Estuvieron así tres años, en la que veían cómo los precios subían: de 100 mil que gastaban en comida, llegaron a consumir 50 mil más. Tenían que vivir justos, pues la pensión se iba en luz, agua -les costaba 100 mil-, en el plan del teléfono y medicamentos para la hipertensión. Estos últimos, más el cardiólogo particular que pagaba, le llegaban a costar más de 70 mil pesos.  

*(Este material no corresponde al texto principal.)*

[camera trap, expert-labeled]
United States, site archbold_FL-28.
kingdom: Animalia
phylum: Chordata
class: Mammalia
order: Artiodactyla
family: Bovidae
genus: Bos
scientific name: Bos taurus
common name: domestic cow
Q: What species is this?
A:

Susana recuerda que tuvo que dejar de ir a cumpleaños, bautizos o a cualquier fiesta, pues implicaba comprar un regalo con dinero que no tenía. “Pero ahí uno no saca nada con quejarse: ‘¡ay, subió el azúcar!’. Uno tiene que comprar el azúcar igual. Suba lo que suba”, dice Susana. 

Un día, mientras estaba sentada en su living, se puso a pensar en lo achacada que se sentía. “Empezó a subir todo más caro, y un día dije: ‘ay, ¿qué estoy haciendo acá?’ Es decir, soy profesional. Así que de los problemas, ocúpate, no preocúpate”, cuenta Susana.  

En pocos días, consiguió trabajo en una escuela particular subvencionada. A pesar de que no le costó volver al ritmo de hacer clases nuevamente, esta vez encontró nuevos desafíos a los que no estaba acostumbrada. Por ejemplo, en la nueva escuela en la que empezó a trabajar debía estar muchas más horas y educar a niños con discapacidades intelectuales, a pesar de que no tenía las herramientas.  

Si bien Susana dice que no está cansada, sí cree que debería tener la libertad de escoger cuándo retirarse. Pero sabe que la pensión que recibe no se lo permite. “Uno cuando jubila no debiese trabajar más. A lo mejor uno podría trabajar esporádicamente y cosas así. Pero tener que levantarse temprano, estar corrigieron pruebas y todo, son trabajos que te cansan”, dice Sandra.  

Aun así, dice que se alegra de poder trabajar, ya que volvió a tener su vida de antes. Por ejemplo, ahora gana 1.200.000. Mientras se ríe, enumera los beneficios de tener aún energías para seguir trabajando: “Puedo ir a la peluquería. Puedo comprarme ropa, ir en avión a Santiago”.